# What is being asked:
Copy out the items word for word, beginning at the line that contains "What is the numeric distance separating pixel" and continuing through the line that contains "41586 millimetres", with both of those lines included.

Stored data entries
--- Start ---
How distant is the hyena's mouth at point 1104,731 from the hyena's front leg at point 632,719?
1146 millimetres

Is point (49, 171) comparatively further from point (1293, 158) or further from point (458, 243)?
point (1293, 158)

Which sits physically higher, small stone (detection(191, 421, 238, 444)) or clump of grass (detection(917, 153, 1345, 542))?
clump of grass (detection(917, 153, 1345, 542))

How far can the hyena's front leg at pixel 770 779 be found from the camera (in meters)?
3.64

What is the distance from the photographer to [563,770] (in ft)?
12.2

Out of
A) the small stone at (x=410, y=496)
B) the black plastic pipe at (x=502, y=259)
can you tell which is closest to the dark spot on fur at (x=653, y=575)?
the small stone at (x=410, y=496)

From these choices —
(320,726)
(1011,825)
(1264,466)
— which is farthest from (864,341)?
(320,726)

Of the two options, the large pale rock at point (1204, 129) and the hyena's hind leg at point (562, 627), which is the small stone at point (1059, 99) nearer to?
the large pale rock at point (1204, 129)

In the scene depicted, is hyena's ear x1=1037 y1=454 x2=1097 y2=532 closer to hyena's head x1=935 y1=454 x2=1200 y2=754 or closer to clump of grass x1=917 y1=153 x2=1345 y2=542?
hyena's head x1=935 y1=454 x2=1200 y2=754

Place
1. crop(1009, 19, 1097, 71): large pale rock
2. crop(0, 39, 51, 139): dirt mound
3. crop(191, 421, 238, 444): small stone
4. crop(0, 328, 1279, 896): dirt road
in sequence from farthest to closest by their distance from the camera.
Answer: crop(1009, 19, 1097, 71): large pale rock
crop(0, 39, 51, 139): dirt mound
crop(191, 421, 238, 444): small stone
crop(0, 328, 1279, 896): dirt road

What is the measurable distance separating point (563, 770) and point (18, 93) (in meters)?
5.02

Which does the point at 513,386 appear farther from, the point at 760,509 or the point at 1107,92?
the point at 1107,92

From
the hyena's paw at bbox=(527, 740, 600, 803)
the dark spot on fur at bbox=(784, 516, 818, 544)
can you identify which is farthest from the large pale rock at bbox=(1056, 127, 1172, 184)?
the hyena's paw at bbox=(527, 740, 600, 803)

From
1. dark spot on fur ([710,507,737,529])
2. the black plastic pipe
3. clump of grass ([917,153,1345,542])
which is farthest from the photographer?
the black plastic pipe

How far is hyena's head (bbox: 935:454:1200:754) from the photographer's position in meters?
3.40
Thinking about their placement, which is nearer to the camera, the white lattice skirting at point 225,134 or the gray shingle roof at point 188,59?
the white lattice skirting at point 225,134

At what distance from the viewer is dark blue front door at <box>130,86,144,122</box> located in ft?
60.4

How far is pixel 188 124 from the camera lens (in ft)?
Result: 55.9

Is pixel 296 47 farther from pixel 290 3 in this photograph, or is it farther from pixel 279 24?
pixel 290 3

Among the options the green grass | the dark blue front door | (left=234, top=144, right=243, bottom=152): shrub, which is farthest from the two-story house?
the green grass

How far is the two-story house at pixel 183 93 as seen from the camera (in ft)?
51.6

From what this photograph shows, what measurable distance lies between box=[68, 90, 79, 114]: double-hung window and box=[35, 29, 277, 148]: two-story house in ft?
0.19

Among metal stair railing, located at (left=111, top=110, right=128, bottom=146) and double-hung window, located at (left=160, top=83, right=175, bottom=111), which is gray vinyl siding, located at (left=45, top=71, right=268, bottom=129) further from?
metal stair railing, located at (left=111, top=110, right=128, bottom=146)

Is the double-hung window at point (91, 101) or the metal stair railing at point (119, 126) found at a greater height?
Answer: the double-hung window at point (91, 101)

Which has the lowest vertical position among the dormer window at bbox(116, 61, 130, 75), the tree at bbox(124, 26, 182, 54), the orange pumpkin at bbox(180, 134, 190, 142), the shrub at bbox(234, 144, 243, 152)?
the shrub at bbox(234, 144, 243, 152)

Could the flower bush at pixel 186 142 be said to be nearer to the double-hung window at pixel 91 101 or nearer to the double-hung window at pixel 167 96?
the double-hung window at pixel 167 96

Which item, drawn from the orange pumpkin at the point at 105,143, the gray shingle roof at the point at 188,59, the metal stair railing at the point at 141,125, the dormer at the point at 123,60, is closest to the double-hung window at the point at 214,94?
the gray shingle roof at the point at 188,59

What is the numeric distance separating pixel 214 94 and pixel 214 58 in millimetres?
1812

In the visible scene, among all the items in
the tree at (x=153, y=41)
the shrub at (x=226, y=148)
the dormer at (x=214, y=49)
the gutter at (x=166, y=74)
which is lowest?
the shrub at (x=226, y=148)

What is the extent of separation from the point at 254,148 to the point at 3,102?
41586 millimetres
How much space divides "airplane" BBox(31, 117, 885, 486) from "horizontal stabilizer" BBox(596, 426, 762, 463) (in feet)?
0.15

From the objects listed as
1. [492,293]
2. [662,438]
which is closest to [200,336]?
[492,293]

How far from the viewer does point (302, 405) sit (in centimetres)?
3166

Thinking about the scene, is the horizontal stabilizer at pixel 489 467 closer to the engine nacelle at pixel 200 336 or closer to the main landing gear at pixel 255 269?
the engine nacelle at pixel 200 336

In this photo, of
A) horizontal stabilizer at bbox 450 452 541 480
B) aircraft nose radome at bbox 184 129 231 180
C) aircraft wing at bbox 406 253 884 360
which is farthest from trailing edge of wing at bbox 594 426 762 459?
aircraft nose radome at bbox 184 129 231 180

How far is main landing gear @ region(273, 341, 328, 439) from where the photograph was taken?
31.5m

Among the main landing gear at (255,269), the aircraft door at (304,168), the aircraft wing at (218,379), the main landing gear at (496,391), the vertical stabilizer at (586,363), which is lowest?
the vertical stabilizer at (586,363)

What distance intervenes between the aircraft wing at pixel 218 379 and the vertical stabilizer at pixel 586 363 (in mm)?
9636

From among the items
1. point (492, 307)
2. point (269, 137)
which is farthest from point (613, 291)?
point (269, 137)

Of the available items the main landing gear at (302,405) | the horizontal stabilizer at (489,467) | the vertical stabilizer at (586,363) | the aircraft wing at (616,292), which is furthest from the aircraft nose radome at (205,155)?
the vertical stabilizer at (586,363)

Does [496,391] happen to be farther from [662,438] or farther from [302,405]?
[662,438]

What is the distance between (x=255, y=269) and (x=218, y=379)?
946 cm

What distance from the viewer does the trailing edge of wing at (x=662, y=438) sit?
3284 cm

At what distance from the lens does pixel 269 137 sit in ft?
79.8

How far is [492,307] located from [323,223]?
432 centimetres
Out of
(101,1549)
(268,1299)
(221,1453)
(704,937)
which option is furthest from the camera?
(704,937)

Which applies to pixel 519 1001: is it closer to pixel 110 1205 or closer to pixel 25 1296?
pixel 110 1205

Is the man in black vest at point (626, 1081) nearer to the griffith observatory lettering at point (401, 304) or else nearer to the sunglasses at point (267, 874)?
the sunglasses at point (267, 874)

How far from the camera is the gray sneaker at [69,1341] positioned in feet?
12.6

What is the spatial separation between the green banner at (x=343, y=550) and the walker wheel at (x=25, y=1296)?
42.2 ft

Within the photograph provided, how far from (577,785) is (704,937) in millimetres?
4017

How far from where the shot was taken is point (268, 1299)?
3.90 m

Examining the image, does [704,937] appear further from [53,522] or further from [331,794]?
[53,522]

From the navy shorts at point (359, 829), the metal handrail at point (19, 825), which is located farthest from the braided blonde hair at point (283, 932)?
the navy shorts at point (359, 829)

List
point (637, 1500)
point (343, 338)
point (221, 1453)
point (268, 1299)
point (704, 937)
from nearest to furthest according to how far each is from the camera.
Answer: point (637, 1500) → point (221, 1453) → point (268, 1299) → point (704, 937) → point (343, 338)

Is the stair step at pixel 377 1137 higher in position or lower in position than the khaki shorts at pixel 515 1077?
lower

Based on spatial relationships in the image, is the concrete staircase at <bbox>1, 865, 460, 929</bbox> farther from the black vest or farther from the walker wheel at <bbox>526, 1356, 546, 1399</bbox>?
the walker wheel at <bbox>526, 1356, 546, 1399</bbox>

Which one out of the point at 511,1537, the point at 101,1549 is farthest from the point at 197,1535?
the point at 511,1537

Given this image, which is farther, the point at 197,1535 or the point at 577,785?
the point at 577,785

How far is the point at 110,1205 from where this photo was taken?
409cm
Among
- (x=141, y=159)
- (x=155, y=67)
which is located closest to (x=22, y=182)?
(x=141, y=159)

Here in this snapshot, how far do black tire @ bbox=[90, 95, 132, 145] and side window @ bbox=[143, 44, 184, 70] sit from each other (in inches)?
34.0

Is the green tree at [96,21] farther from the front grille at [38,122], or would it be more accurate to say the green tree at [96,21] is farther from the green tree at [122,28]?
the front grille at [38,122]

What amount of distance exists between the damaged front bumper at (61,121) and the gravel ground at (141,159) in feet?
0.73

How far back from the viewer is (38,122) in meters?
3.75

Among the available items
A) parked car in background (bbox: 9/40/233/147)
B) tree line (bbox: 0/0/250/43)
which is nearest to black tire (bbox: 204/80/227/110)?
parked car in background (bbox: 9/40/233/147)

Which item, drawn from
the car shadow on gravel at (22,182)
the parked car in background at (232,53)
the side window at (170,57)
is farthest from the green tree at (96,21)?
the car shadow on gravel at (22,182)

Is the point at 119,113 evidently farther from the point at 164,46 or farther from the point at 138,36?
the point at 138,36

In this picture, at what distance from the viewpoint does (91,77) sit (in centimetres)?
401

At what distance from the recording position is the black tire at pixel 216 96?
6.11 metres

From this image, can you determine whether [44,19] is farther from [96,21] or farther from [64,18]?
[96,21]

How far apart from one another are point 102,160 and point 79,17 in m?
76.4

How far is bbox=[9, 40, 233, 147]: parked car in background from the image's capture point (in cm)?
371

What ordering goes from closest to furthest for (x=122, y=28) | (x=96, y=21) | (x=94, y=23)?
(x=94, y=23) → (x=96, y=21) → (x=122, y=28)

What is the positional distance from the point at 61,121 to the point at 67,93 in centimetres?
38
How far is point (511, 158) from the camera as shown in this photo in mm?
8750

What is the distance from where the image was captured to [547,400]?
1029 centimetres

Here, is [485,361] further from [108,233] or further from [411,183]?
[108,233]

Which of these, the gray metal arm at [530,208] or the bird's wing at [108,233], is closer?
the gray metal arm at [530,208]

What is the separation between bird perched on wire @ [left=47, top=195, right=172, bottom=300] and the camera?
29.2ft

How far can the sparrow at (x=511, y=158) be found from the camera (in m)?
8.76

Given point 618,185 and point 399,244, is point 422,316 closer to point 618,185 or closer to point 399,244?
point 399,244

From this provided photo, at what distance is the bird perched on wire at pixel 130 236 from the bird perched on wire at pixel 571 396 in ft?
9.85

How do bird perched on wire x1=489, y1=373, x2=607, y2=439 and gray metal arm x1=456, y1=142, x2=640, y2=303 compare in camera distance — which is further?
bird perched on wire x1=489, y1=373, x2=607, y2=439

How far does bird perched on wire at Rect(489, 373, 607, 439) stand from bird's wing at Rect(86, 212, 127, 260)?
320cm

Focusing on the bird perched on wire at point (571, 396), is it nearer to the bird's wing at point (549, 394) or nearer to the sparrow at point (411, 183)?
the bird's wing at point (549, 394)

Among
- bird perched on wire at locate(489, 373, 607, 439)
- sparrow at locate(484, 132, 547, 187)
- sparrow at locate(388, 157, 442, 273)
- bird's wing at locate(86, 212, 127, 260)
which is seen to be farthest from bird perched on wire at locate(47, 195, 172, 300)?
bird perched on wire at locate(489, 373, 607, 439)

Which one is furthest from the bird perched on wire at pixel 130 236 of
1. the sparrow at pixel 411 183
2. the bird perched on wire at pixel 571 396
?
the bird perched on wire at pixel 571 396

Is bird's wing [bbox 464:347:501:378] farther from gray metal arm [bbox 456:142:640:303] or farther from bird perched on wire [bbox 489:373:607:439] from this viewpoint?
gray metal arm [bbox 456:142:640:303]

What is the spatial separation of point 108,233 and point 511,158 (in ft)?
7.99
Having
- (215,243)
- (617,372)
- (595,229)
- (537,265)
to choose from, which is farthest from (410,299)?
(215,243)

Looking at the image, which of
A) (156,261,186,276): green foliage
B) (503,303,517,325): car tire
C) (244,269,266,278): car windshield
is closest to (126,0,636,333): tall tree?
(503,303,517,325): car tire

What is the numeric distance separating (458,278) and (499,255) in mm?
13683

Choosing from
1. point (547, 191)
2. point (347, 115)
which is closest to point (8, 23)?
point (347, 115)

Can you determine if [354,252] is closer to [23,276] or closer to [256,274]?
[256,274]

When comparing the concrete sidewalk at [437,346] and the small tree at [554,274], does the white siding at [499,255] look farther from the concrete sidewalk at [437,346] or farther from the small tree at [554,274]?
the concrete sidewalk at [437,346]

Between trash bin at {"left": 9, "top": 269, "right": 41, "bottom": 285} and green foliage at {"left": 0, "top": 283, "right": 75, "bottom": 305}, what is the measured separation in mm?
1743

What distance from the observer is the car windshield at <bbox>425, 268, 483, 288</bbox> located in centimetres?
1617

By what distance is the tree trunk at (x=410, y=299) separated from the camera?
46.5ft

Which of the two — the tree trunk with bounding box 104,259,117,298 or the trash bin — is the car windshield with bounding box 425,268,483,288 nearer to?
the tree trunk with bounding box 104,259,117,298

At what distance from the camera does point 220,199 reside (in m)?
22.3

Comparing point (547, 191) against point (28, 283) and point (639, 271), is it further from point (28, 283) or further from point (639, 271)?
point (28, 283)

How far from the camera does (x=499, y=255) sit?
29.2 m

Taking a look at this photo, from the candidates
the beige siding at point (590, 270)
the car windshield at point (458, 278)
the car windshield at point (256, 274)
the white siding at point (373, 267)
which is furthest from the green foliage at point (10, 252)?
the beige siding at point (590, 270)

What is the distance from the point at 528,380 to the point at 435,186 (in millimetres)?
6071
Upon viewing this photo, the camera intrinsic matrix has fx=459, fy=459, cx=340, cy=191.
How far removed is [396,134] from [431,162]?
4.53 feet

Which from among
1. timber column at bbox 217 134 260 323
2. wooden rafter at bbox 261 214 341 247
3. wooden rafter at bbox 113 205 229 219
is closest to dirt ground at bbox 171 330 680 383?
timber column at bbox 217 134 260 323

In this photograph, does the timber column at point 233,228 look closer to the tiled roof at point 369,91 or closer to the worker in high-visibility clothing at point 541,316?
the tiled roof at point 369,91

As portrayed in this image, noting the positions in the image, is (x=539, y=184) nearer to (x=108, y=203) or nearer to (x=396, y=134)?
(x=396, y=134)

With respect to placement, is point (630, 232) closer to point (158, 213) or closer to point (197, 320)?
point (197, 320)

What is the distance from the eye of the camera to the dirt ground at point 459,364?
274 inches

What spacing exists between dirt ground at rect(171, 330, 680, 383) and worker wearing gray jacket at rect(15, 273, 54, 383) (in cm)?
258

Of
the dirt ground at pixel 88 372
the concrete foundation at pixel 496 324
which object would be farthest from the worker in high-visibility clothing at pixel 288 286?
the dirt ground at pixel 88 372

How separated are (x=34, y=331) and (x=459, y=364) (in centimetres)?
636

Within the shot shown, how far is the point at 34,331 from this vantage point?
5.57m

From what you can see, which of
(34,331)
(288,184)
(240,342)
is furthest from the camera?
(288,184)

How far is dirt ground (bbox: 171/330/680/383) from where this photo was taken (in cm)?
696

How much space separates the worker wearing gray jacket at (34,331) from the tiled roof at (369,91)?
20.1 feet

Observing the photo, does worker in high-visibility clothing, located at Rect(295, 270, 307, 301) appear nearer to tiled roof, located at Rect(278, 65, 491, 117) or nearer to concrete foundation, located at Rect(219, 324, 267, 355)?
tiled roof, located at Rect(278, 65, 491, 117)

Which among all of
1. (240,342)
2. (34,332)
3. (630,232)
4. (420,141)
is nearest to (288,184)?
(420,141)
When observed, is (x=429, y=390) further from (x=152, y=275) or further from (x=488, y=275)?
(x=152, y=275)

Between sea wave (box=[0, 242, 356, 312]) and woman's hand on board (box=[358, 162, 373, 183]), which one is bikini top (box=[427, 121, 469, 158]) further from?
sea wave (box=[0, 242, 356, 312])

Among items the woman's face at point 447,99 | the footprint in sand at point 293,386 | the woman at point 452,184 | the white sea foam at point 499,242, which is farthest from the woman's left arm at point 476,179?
--- End ---
# Task solution:
What is the numeric distance separating pixel 214 94 and pixel 214 58 in millimetres?
1812

In the visible scene, among all the items in
the tree at (x=153, y=41)
the shrub at (x=226, y=148)
the dormer at (x=214, y=49)
the gutter at (x=166, y=74)
which is lowest?
the shrub at (x=226, y=148)

What is the extent of separation from the point at 254,148 to the point at 3,102?
41586 millimetres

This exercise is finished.